I know the software is up-to-date since I have installed the latest version. This part required a bit more research so I'll split up in 2 sections; the explanation and the solution so you can skip to the solution if you are only interesting in getting yours working. If the solution doesn't work for you the explanation can give insights in how it works to aid troubleshooting on your end.

The explanation

Whenever you get stuck you need to troubleshoot. One tool for troubleshooting is debugging. Recent versions of Firefox allows to debug extensions out of the box. If you browse to "about:debugging" then you get a debugging screen for Firefox, when you select "This Firefox"then you can see all the extensions that are currently installed. When you click the "inspect" button for the "eID Belgium" plugin you'll get a screen (if you've used developer tools from Firefox or Chrome this looks very familiar). There is a debugger tab in which you can find the main thread which runs "background-script.js". This allows you to see what the plugin actually does.  In this particular case it tries to install a pkcs11 security module. When that fails it shows the notification we saw earlier. 
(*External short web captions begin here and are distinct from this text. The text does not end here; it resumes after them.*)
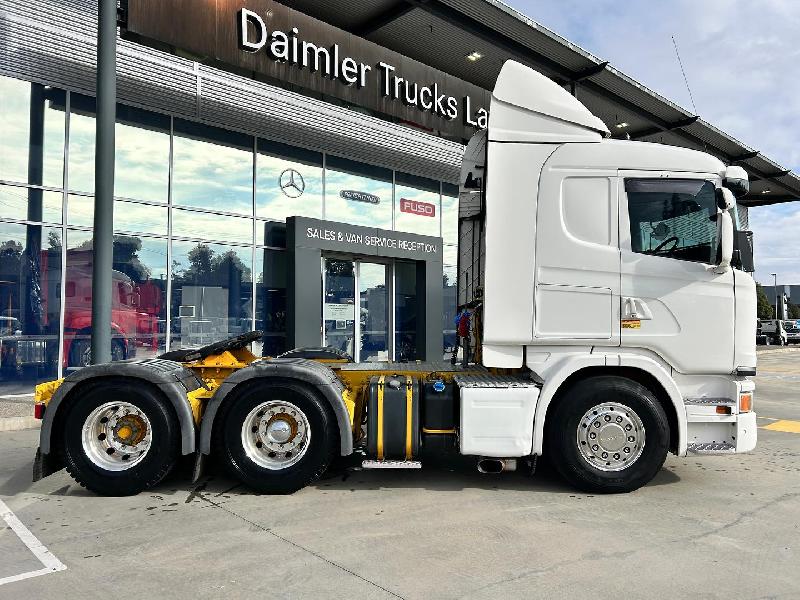 2017 Scania G Series 480 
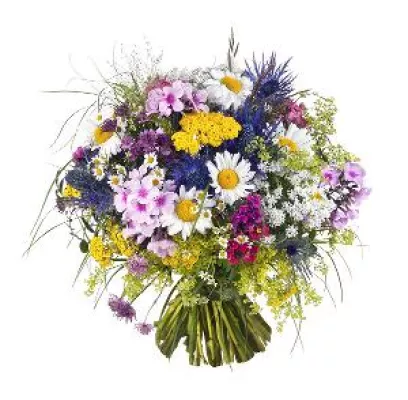 Bild: Sommerfloristik: Himmlischer Duft und viel Farbe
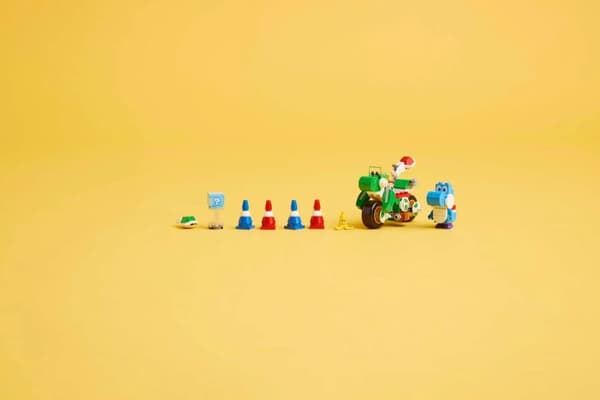 LEGO SUPER MARIO 72031 Mario Kart - Yoshi-pyörä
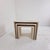 Stone Italian Grooved Travertine Nesting Tables, 1980s, Set of 3 For Sale - Image 7 of 18
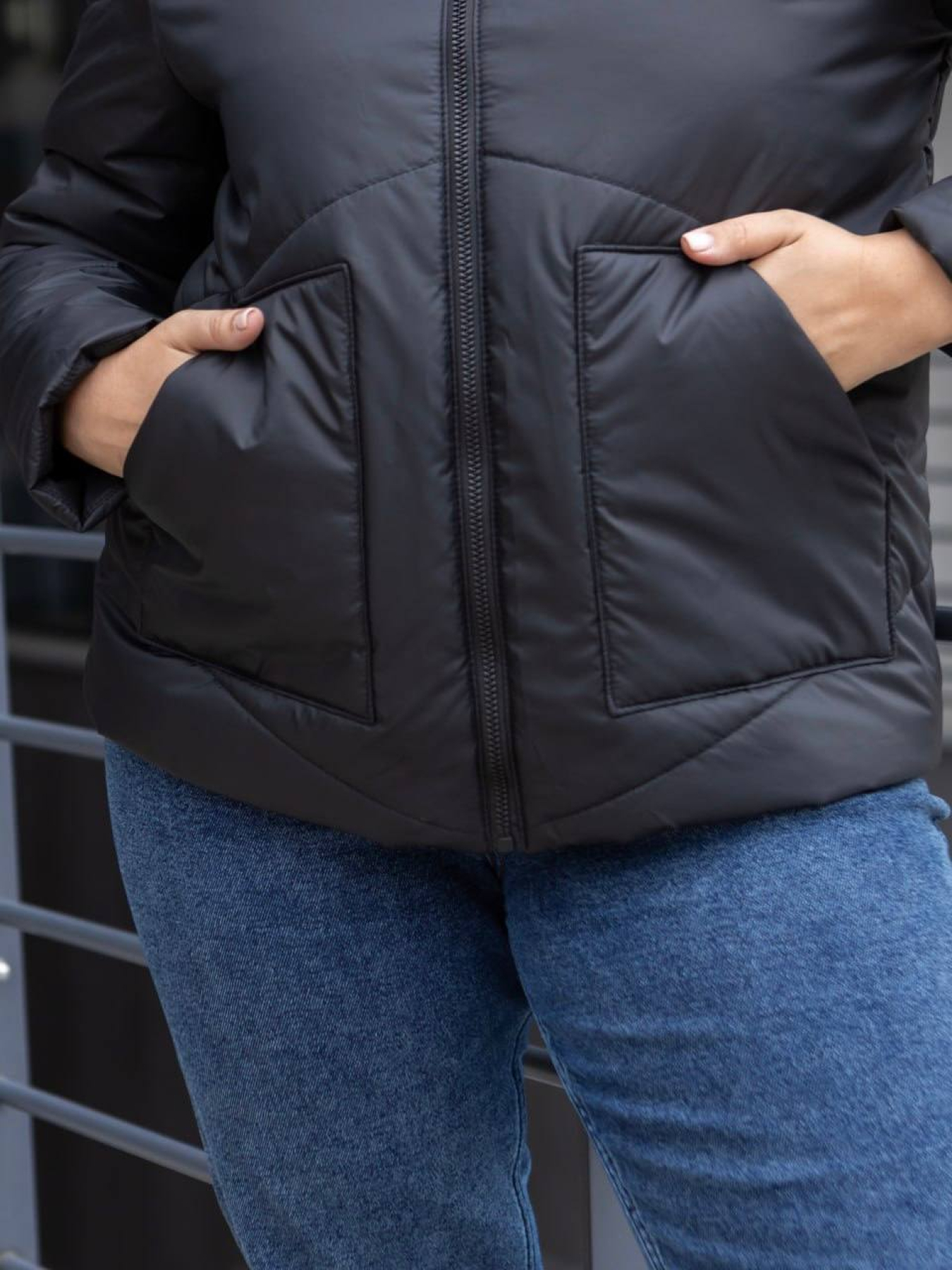 Демісезонна куртка UVENTUM модель 0047-3-mt Фото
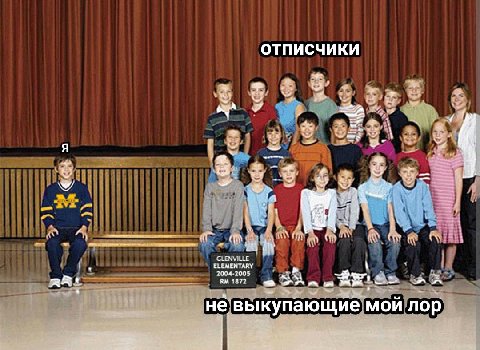 ОТПИСЧИКИ A Я 55 He выкупающие мои лор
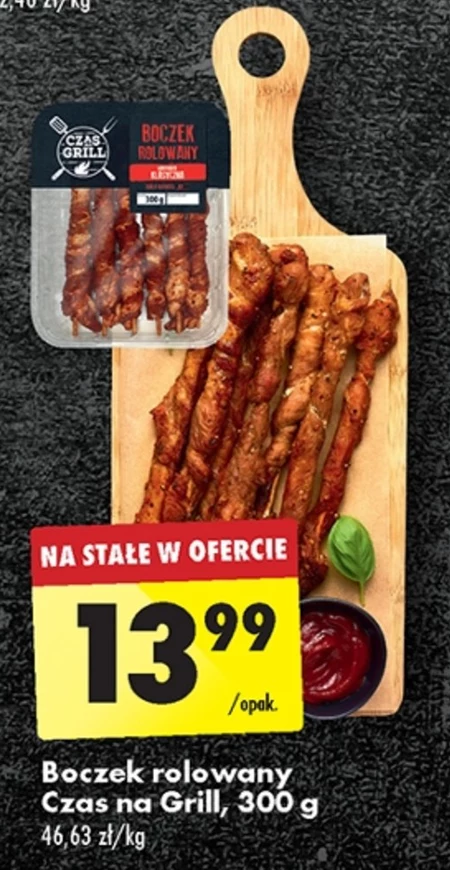 Boczek Czas na grill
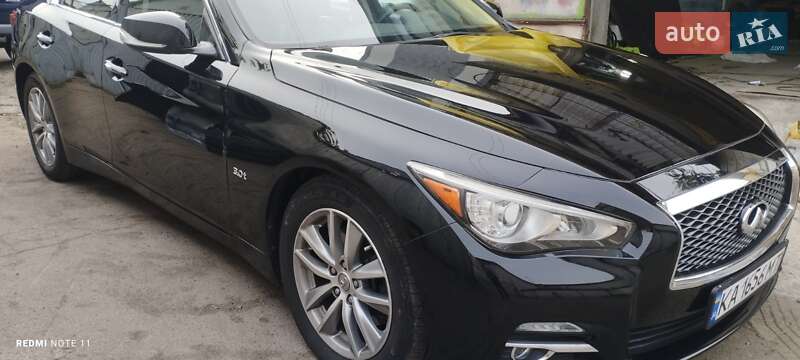Седан Infiniti Q50 2016 в Києві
Since automatic installation doesn't work I thought let's do it manually and I followed instruction from https://developer.mozilla.org/en-US/docs/Mozilla/Projects/NSS/PKCS11/Module_Installation and after I added the module I could see in security devices that Firefox can even see the attached card reader. Full of optimism I try a test login via https://iamapps.belgium.be/tma/?lang=en leading to a disappointing failed login.

The Firefox window to manage security devices gives very little configuration options but the issue at hand here is that the Firefox extension "eID Belgium" is not allowed to use the pkcs11 module that I imported manually. If you've tried creating this security module manually you'd want to delete it again because although it shows the cardreader it won't be usable and it will give rise to name conflict as you can only have one module named "beidpkcs11".
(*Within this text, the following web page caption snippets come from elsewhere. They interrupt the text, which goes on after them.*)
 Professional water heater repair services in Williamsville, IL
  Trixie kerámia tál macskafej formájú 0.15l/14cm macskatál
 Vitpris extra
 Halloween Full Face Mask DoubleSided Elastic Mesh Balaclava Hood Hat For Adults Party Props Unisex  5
The proper way to go about it is via a native manifest: https://developer.mozilla.org/en-US/docs/Mozilla/Add-ons/WebExtensions/Native_manifests#manifest_location . This manifest was actually built but it was put on /usr/local/lib/mozilla/pkcs11-modules/beidpkcs11.json which seems not checked by Firefox (perhaps in the past it was . There is also an alternate version that acts as a fallback /usr/local/lib/mozilla/pkcs11-modules/beidpkcs11_alt.json . This fallback uses p11-kit but in my case the first version works perfectly.

The solution

Put the generated manifest on the location where Firefox expects it:

 sudo mkdir -p /usr/lib/mozilla/pkcs11-modules/
 sudo ln -s /usr/local/lib/mozilla/pkcs11-modules/beidpkcs11.json /usr/lib/mozilla/pkcs11-modules/beidpkcs11.json

Restart firefox and you should no longer see the notification pop-up and ideally the lights of your card reader are even blinking.

Note according to  the docs the following 3 locations should be valid:

  1. /usr/lib/mozilla/pkcs11-modules/beidpkcs11.json
  2. /usr/lib64/mozilla/pkcs11-modules/beidpkcs11.json
  3.  ~/.mozilla/pkcs11-modules/beidpkcs11.json 

For me option 2 didn't work even though I'm on Firefox 96.0.1 (64-bit). Option 1 & 3 both worked. So use 1 if you want it to be system-wide or option 3 if you only want it to be available for a specific user.

The final test

Now go to https://iamapps.belgium.be/tma/?lang=en and you should be able to authenticate successfully!


Finally you can start the fun part; the filing of your taxes! Or whatever you wanted to do.


Edit: I wanted to create a PR to add the native manifest but it seems somebody has beaten me to it (with this change). So likely the next version will be easier to install.